**Exercise tasks**
1. Using the talk schedule below, decide whether each statement agrees with it. Answer yes or no for each, and quote the words of the schedule that decide it.
(a) Sainan Liu's talk starts at 00:11:54.
(b) The Visual-LiDAR-Inertial Odometry results are compared against VINS-Mono.
(c) Yung-Hsiang Lu is affiliated with Intel Labs.
2. Answer these questions from the talk schedule below, marking each answer with the same letter:
(a) What affiliation is given for Samuel Cerezo?
(b) What does BAA-NGP combine, according to its summary?
(c) What two things are used to handle dynamic objects in the part on real-world navigation scenarios?
3. Copy the talk schedule below word for word, starting with "01:16:27 — Cang" and going on through "for initial estimation.".

**Passage for review**
Lars Hinneburg — Spleenlab GmbH
Sainan Liu — Intel Labs
Samuel Cerezo — Universidad Zaragoza
Yung-Hsiang Lu — Purdue University
Cang Ye — Professor, Department of Computer Science, Virginia Commonwealth University
Jason J. Corso — Professor of Robotics and EECS, University of Michigan and Chief Science Officer, Voxel51, Inc.
Cornelia Fermüller — Computer Vision Laboratory, UMIACS, University of Maryland
Michael Gleicher — Department of Computer Sciences, University of Wisconsin Madison
Amit K Roy-Chowdhury — Video Computing Group, Center for Robotics & Intelligent Systems, UC Riverside
Vinod Kulathumani — Amazon

Talks (13)

00:00:00 — Lars Hinneburg: Weakly Supervised End-to-End Deep Visual Odometry
- This talk presents a weakly supervised approach for deep visual odometry that reduces dependence on high-quality ground truth data by using estimated optical flow and RGB images, achieving state-of-the-art performance on the KITTI dataset.
00:11:54 — Sainan Liu: BAA-NGP: Bundle-Adjusting Accelerated Neural Graphics Primitives
- This talk introduces BAA-NGP, a novel method that combines BARF and Instant-NGP with NeRFACC sampling to simultaneously optimize camera poses and reconstruct 3D objects, achieving faster training times and supporting wider use cases compared to existing methods.
00:34:00 — Samuel Cerezo: Camera Motion Estimation from RGB-D-Inertial Scene Flow
- This talk presents a novel camera motion estimation method that leverages RGB-D-Inertial scene flow, combining visual and inertial data with a compact optimization approach to achieve accurate and robust pose estimation for autonomous navigation.
00:54:45 — Yung-Hsiang Lu: Efficient Computer Vision for Edge Devices
- This talk discusses the critical need for efficient computer vision on edge devices due to energy constraints, network limitations, and privacy concerns, and introduces various methods like quantization, pruning, and hierarchical neural networks to achieve this efficiency.
01:16:27 — Cang Ye: Visual-Inertial Odometry for Small-sized Robots
- This part introduces the motivation for visual-inertial odometry (VIO) in resource-constrained devices like smartphones and robot canes, highlighting the challenges posed by varying camera intrinsic parameters (CIP) due to optical image stabilization (OIS) in modern phone cameras. It presents a proposed Graph SLAM method, CIP-VMobile, which treats CIP as a state variable and uses a linear CIP-acceleration model for initial estimation.
01:28:59 — Cang Ye: Extended Version: Visual-LiDAR-Inertial Odometry
- This part discusses extending the VIO method to incorporate LiDAR data, creating a Visual-LiDAR-Inertial Odometry (VLIO) system. It details the characterization of LiDAR measurement errors (range, mixed pixels) and how these are handled through data filtering and a hybrid PnP method for reprojection error. Experimental results show improved accuracy with VLIO compared to VINS-RGBD.
01:39:24 — Cang Ye: Issues Related to Real-world Navigation Scenarios
- This part addresses practical challenges in real-world navigation, such as large-scale indoor environments requiring loop-closure detection, scene/object recognition to limit pose error, handling dynamic objects using semantic information and RANSAC, and the significant challenge posed by reflective surfaces for visual methods.

**Dataset entries**
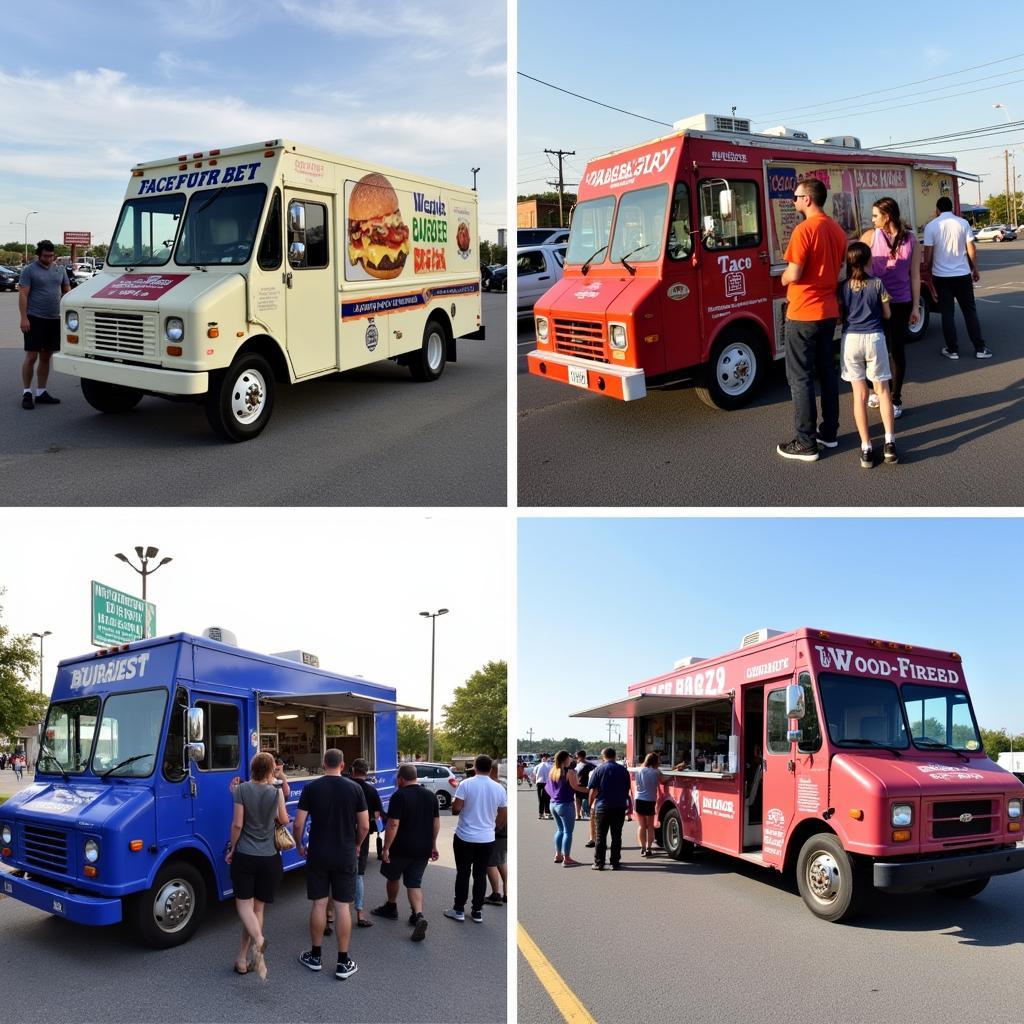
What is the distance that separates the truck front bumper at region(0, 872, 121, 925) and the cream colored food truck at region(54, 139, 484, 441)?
15.6 feet

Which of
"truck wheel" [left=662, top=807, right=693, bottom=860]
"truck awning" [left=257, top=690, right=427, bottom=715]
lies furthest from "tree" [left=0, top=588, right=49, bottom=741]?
"truck wheel" [left=662, top=807, right=693, bottom=860]

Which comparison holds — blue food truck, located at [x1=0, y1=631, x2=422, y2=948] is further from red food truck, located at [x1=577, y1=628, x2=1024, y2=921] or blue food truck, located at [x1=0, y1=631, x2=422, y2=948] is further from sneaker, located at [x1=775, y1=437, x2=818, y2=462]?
sneaker, located at [x1=775, y1=437, x2=818, y2=462]

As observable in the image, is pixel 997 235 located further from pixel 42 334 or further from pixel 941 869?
pixel 941 869

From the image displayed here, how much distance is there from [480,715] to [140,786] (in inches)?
2100

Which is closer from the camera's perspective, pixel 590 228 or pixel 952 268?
pixel 590 228

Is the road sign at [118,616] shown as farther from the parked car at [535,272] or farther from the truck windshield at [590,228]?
the parked car at [535,272]

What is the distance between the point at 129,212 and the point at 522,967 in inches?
367

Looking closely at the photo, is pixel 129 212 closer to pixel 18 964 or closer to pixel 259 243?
pixel 259 243

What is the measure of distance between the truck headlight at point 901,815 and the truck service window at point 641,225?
5.87 meters

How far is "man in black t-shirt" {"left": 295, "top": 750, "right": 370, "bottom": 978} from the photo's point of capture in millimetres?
5723

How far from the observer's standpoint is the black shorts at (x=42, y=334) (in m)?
10.8

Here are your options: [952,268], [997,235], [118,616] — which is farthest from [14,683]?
[997,235]

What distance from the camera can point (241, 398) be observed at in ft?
31.9

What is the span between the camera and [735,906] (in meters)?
6.98
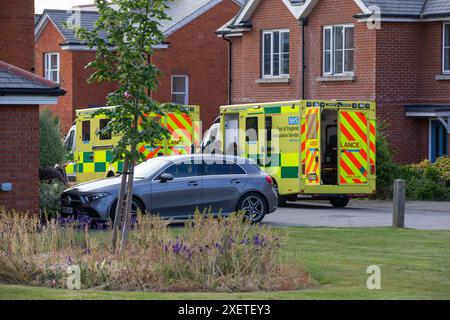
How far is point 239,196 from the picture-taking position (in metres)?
22.1

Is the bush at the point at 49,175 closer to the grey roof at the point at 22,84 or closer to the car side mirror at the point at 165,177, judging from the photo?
the car side mirror at the point at 165,177

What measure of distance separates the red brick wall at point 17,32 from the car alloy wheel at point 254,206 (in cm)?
608

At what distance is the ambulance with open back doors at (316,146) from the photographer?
26188mm

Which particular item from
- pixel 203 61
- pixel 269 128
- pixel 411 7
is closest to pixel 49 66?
pixel 203 61

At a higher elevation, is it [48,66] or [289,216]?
[48,66]

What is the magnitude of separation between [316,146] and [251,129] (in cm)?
209

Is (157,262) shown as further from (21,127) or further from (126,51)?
(21,127)

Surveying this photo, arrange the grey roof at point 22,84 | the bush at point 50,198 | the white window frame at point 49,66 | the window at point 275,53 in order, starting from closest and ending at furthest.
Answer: the grey roof at point 22,84 → the bush at point 50,198 → the window at point 275,53 → the white window frame at point 49,66

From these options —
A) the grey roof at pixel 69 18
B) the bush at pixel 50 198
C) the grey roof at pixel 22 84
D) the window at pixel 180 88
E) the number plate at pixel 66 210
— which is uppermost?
the grey roof at pixel 69 18

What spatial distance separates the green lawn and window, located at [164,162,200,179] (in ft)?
8.44

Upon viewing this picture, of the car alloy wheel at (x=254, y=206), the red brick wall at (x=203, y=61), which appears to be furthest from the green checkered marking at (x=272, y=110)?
the red brick wall at (x=203, y=61)

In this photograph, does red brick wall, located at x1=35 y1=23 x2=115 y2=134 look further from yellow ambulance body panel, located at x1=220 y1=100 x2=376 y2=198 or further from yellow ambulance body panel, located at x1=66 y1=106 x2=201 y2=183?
yellow ambulance body panel, located at x1=220 y1=100 x2=376 y2=198
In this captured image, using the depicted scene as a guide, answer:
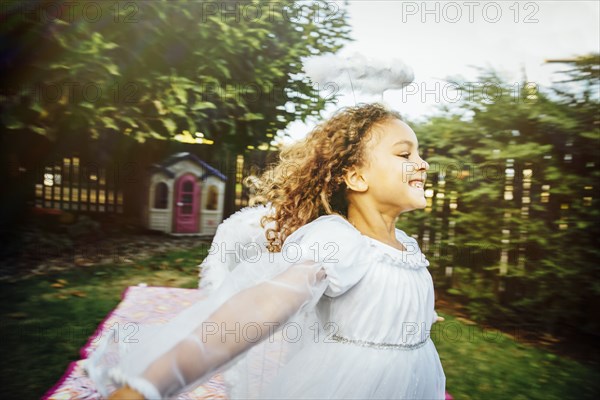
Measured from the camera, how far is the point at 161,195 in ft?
28.4

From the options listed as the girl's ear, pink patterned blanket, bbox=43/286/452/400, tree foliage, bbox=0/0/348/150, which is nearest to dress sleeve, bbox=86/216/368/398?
the girl's ear

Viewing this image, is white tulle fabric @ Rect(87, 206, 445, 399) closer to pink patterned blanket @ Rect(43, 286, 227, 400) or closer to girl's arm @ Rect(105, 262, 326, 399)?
girl's arm @ Rect(105, 262, 326, 399)

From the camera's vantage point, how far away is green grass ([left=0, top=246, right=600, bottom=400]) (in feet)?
10.1

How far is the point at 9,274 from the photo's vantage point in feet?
18.1

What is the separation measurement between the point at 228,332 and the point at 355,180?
68 centimetres

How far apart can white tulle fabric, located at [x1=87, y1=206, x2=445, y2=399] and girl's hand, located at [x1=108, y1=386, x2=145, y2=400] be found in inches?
0.5

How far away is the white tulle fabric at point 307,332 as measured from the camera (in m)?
0.72

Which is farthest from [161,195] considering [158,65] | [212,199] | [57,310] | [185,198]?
[57,310]

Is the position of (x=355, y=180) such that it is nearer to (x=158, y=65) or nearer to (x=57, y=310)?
(x=57, y=310)

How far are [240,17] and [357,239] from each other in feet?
20.2

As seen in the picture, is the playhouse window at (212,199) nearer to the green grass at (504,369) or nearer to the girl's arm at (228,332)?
the green grass at (504,369)

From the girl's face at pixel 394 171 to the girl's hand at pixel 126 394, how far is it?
84 centimetres

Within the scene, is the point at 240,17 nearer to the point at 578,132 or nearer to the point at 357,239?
the point at 578,132

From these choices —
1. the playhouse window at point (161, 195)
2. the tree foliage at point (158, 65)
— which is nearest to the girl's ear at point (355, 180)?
the tree foliage at point (158, 65)
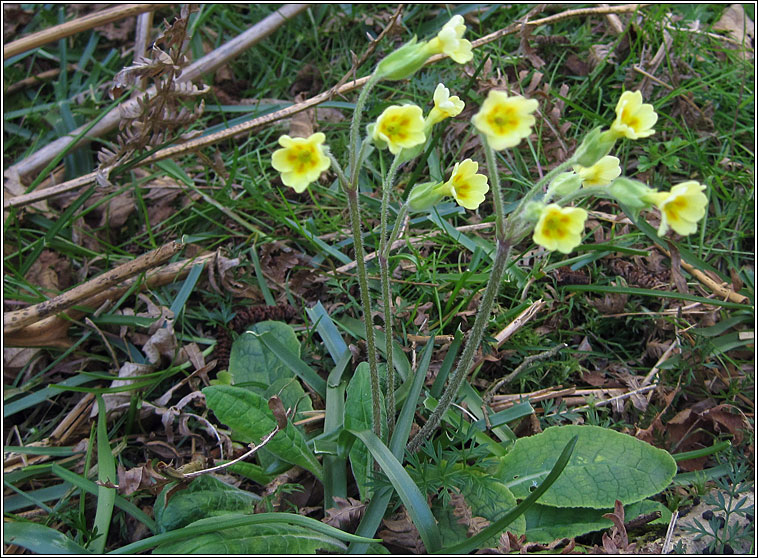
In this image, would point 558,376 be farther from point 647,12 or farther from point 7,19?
point 7,19

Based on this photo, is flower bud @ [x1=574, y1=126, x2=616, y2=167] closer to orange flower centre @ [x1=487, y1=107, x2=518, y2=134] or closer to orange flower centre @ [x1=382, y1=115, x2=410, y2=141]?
orange flower centre @ [x1=487, y1=107, x2=518, y2=134]

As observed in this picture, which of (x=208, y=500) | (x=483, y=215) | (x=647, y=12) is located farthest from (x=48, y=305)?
(x=647, y=12)

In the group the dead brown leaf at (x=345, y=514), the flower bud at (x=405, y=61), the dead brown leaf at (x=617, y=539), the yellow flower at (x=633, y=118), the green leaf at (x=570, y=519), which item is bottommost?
the green leaf at (x=570, y=519)

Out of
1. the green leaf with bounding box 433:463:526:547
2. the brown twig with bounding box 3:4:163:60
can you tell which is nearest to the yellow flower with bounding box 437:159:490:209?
the green leaf with bounding box 433:463:526:547

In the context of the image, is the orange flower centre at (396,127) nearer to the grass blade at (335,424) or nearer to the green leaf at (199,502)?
the grass blade at (335,424)

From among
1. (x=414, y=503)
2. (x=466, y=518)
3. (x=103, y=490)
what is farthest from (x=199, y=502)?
(x=466, y=518)

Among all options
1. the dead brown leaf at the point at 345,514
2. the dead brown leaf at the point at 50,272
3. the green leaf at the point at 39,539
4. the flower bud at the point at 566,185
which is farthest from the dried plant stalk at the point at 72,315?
the flower bud at the point at 566,185

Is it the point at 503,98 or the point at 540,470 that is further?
the point at 540,470
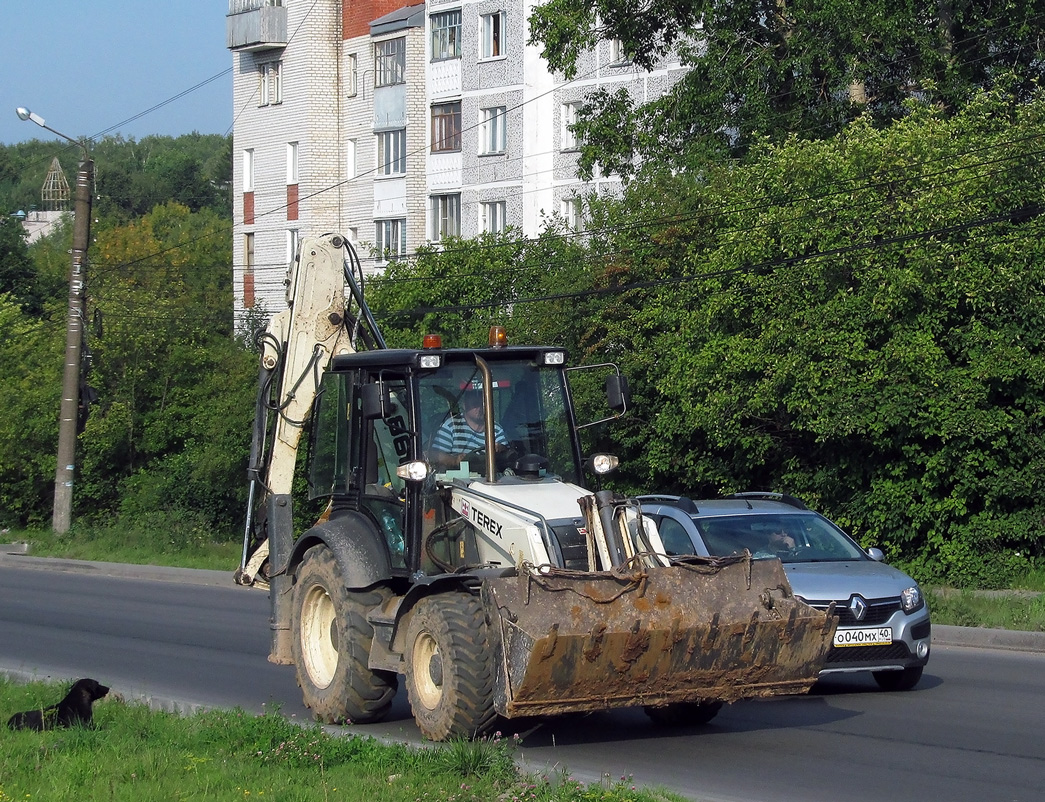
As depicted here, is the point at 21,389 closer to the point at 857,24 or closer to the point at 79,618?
the point at 79,618

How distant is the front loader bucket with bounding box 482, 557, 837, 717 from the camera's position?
8.28m

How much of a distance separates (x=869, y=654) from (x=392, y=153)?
43172 mm

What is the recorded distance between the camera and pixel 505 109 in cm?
4766

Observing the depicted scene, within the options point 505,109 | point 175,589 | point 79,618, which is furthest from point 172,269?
point 79,618

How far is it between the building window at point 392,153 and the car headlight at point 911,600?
41718 mm

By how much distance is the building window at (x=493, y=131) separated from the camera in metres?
47.8

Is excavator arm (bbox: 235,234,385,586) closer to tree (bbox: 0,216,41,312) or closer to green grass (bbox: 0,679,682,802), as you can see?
green grass (bbox: 0,679,682,802)

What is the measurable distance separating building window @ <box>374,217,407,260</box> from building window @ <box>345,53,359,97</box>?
5581 mm

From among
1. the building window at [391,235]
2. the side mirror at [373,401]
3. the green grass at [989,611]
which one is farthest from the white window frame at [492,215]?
the side mirror at [373,401]

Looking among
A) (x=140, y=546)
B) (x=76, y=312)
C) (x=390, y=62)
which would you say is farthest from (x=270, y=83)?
(x=140, y=546)

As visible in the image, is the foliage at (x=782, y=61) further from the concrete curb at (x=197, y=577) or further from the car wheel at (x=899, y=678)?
the car wheel at (x=899, y=678)

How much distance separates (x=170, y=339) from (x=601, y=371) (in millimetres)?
16410

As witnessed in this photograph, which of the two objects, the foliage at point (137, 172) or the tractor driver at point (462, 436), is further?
the foliage at point (137, 172)

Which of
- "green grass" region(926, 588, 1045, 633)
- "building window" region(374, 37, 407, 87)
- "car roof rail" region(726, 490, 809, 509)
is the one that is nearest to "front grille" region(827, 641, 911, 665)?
"car roof rail" region(726, 490, 809, 509)
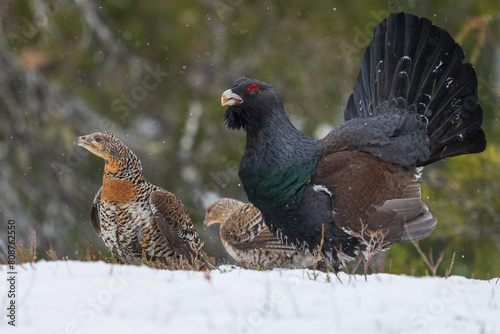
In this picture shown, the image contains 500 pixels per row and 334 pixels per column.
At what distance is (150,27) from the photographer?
840cm

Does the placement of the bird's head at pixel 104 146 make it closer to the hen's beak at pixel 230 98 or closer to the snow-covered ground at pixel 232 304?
the hen's beak at pixel 230 98

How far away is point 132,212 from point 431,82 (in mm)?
2655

**Answers below**
1.
(a) Yes: "00:11:54 — Sainan Liu: BAA-NGP: Bundle-Adjusting Accelerated Neural Graphics Primitives"
(b) No: "Experimental results show improved accuracy with VLIO compared to VINS-RGBD."
(c) No: "Yung-Hsiang Lu — Purdue University"

2.
(a) Universidad Zaragoza
(b) BARF and Instant-NGP, with NeRFACC sampling
(c) Semantic information and RANSAC

3.
01:16:27 — Cang Ye: Visual-Inertial Odometry for Small-sized Robots
- This part introduces the motivation for visual-inertial odometry (VIO) in resource-constrained devices like smartphones and robot canes, highlighting the challenges posed by varying camera intrinsic parameters (CIP) due to optical image stabilization (OIS) in modern phone cameras. It presents a proposed Graph SLAM method, CIP-VMobile, which treats CIP as a state variable and uses a linear CIP-acceleration model for initial estimation.